* [GIVEN INFORMATION]
+===+

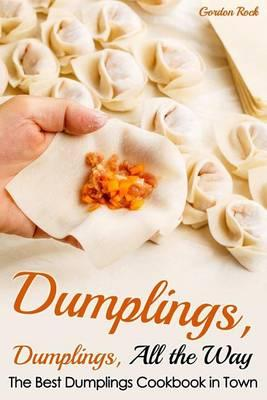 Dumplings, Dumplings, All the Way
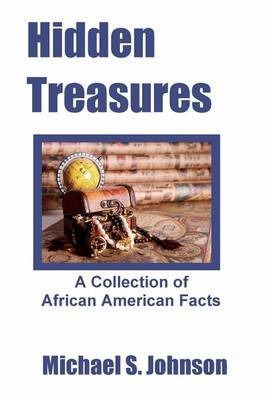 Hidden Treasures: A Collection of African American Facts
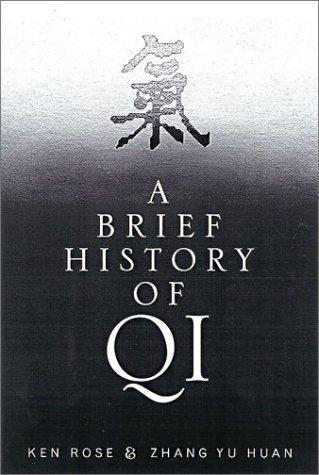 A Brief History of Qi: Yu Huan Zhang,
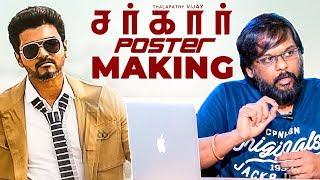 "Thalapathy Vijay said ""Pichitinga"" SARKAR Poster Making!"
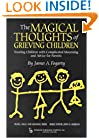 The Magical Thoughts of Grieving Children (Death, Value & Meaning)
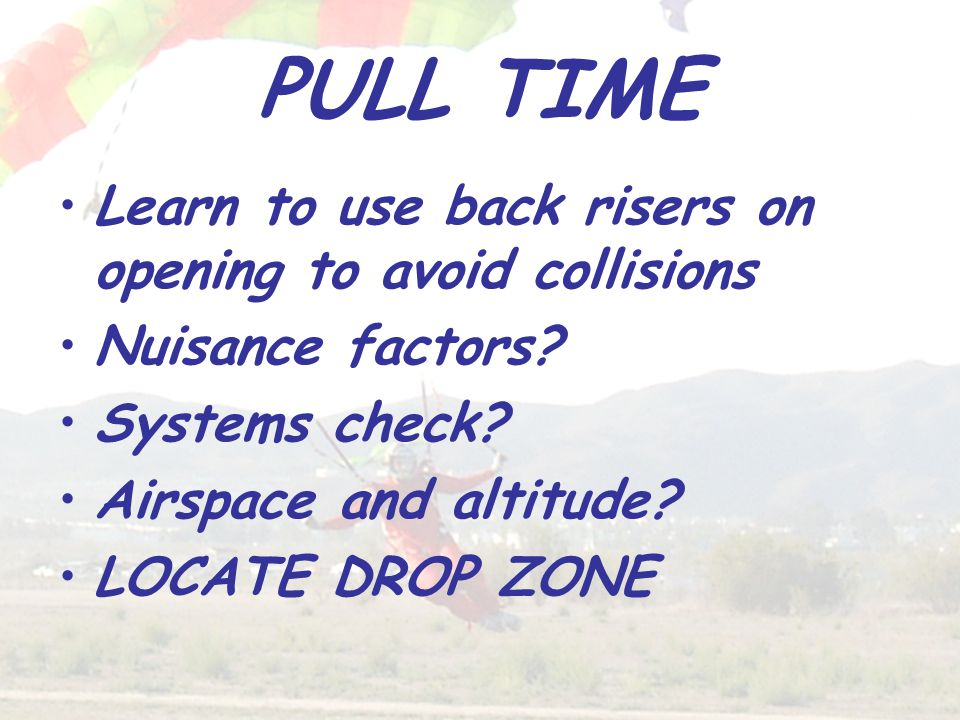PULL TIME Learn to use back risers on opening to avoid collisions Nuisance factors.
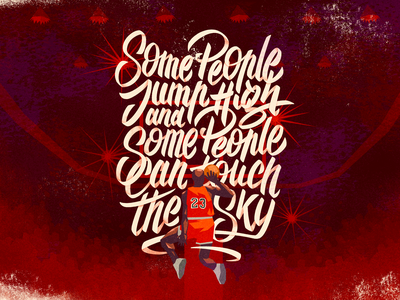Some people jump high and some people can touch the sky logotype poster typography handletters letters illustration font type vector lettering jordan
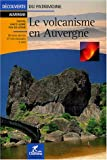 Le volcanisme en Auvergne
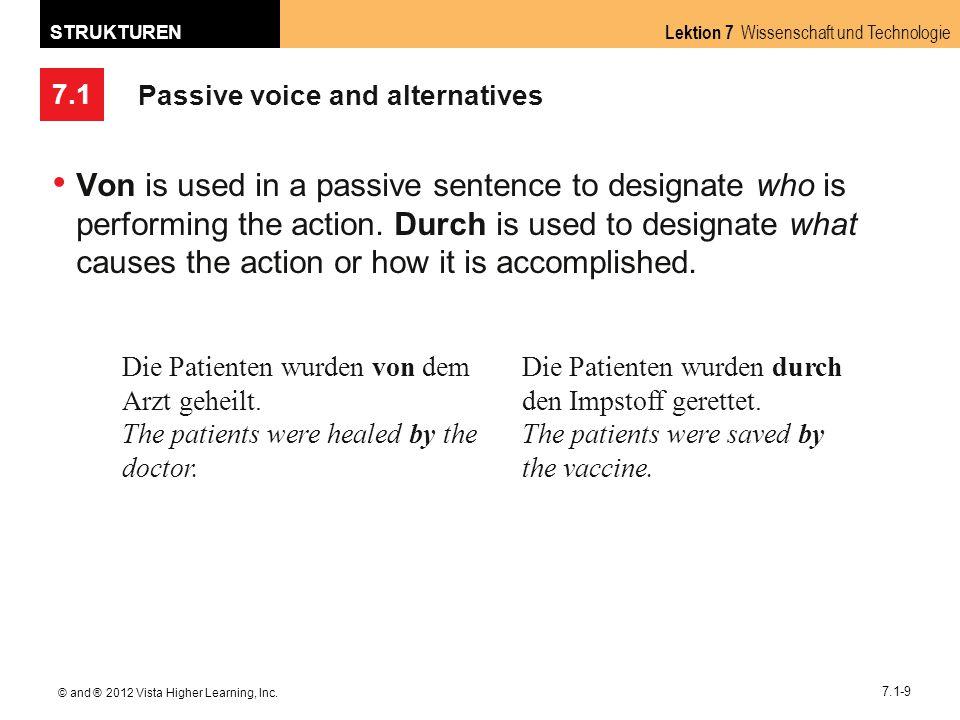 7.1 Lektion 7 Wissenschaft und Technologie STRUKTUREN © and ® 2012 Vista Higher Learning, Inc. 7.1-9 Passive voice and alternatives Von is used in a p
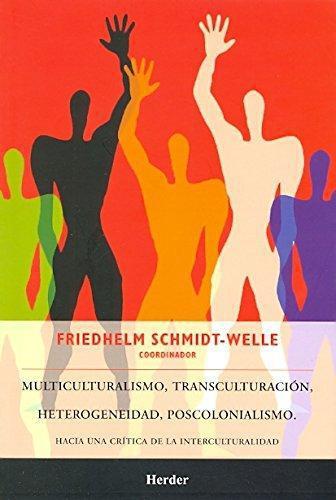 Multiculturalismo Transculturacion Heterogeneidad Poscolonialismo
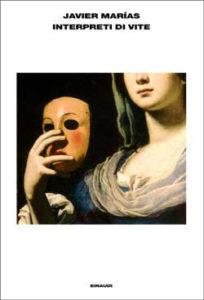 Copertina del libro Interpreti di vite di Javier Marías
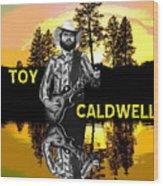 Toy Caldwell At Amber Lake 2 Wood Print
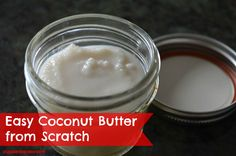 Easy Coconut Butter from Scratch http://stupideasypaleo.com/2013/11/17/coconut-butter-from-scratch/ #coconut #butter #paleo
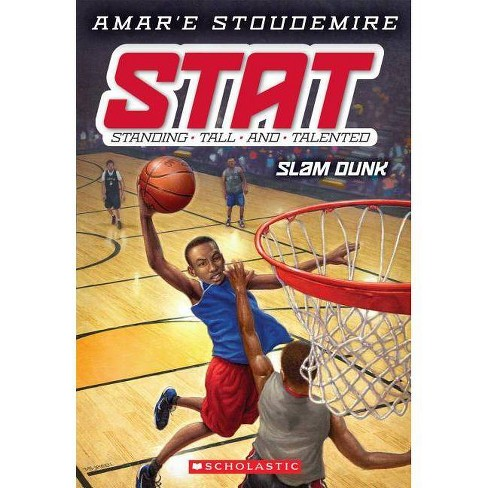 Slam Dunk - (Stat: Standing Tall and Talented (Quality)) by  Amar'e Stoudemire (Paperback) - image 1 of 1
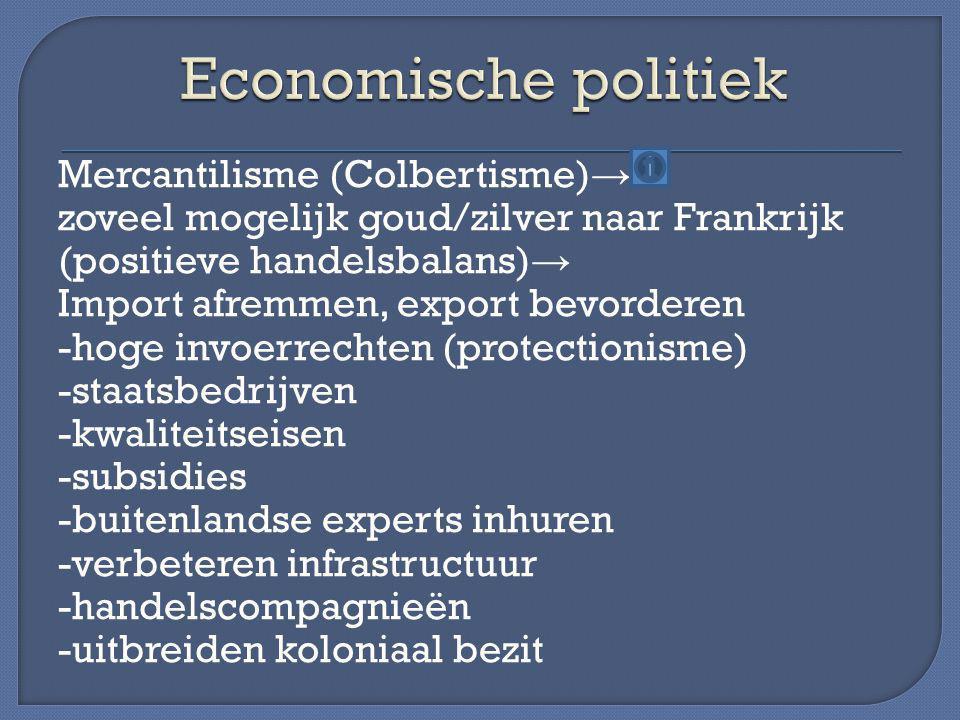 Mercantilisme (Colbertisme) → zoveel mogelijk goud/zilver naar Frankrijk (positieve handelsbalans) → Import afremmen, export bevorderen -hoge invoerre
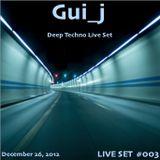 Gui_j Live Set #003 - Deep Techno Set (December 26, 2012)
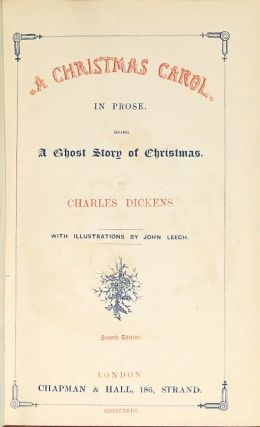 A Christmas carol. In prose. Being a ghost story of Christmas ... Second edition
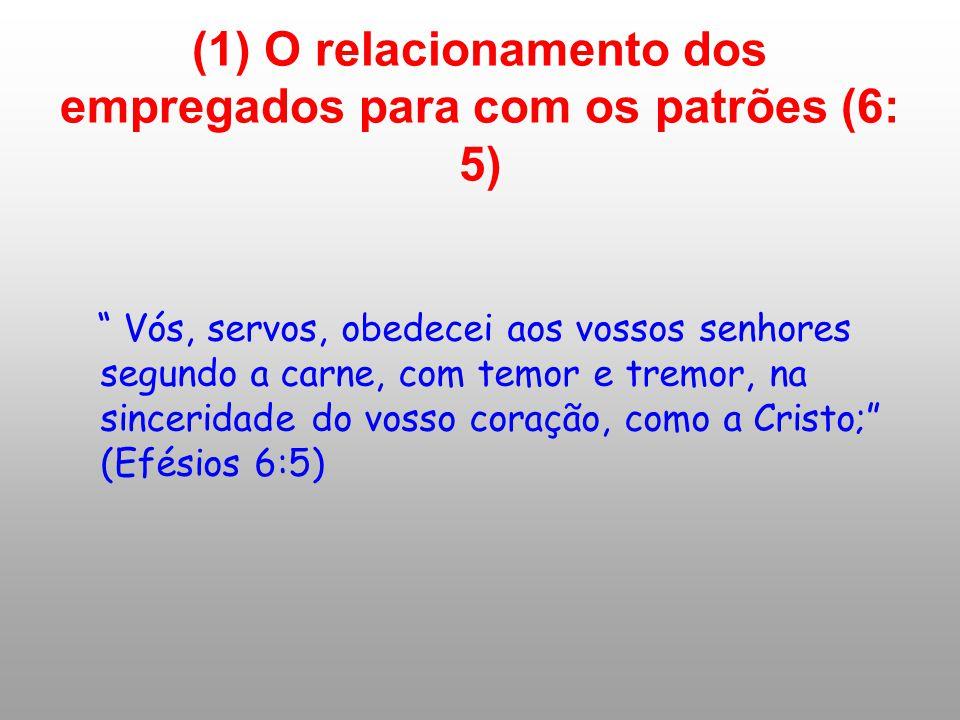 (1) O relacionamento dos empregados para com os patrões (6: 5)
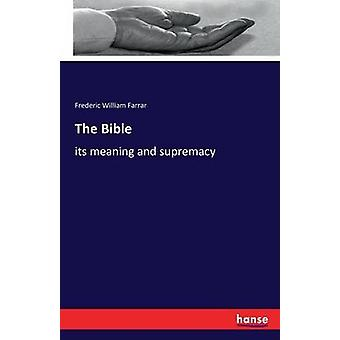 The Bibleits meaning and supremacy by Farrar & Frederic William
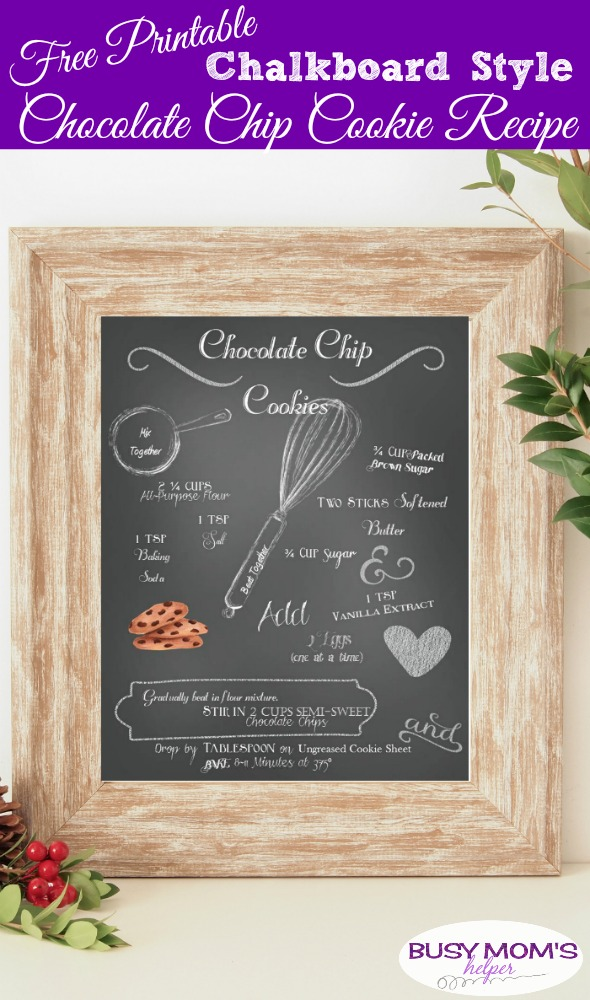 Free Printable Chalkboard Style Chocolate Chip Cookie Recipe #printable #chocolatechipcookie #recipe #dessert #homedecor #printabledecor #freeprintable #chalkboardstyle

+===+

* [TASK]
Nothing but the records, repeated exactly and stripped of pictures, should appear in the answer.

* [THE ANSWER]
 Dumplings, Dumplings, All the Way
 Hidden Treasures: A Collection of African American Facts
 A Brief History of Qi: Yu Huan Zhang,
 "Thalapathy Vijay said ""Pichitinga"" SARKAR Poster Making!"
 The Magical Thoughts of Grieving Children (Death, Value & Meaning)
PULL TIME Learn to use back risers on opening to avoid collisions Nuisance factors.
Some people jump high and some people can touch the sky logotype poster typography handletters letters illustration font type vector lettering jordan
 Le volcanisme en Auvergne
 7.1 Lektion 7 Wissenschaft und Technologie STRUKTUREN © and ® 2012 Vista Higher Learning, Inc. 7.1-9 Passive voice and alternatives Von is used in a p
 Multiculturalismo Transculturacion Heterogeneidad Poscolonialismo
 Copertina del libro Interpreti di vite di Javier Marías
 Toy Caldwell At Amber Lake 2 Wood Print
 Easy Coconut Butter from Scratch http://stupideasypaleo.com/2013/11/17/coconut-butter-from-scratch/ #coconut #butter #paleo
 Slam Dunk - (Stat: Standing Tall and Talented (Quality)) by  Amar'e Stoudemire (Paperback) - image 1 of 1
 Mercantilisme (Colbertisme) → zoveel mogelijk goud/zilver naar Frankrijk (positieve handelsbalans) → Import afremmen, export bevorderen -hoge invoerre
 Gui_j Live Set #003 - Deep Techno Set (December 26, 2012)
 A Christmas carol. In prose. Being a ghost story of Christmas ... Second edition
 (1) O relacionamento dos empregados para com os patrões (6: 5)
 The Bibleits meaning and supremacy by Farrar & Frederic William
 Free Printable Chalkboard Style Chocolate Chip Cookie Recipe #printable #chocolatechipcookie #recipe #dessert #homedecor #printabledecor #freeprintable #chalkboardstyle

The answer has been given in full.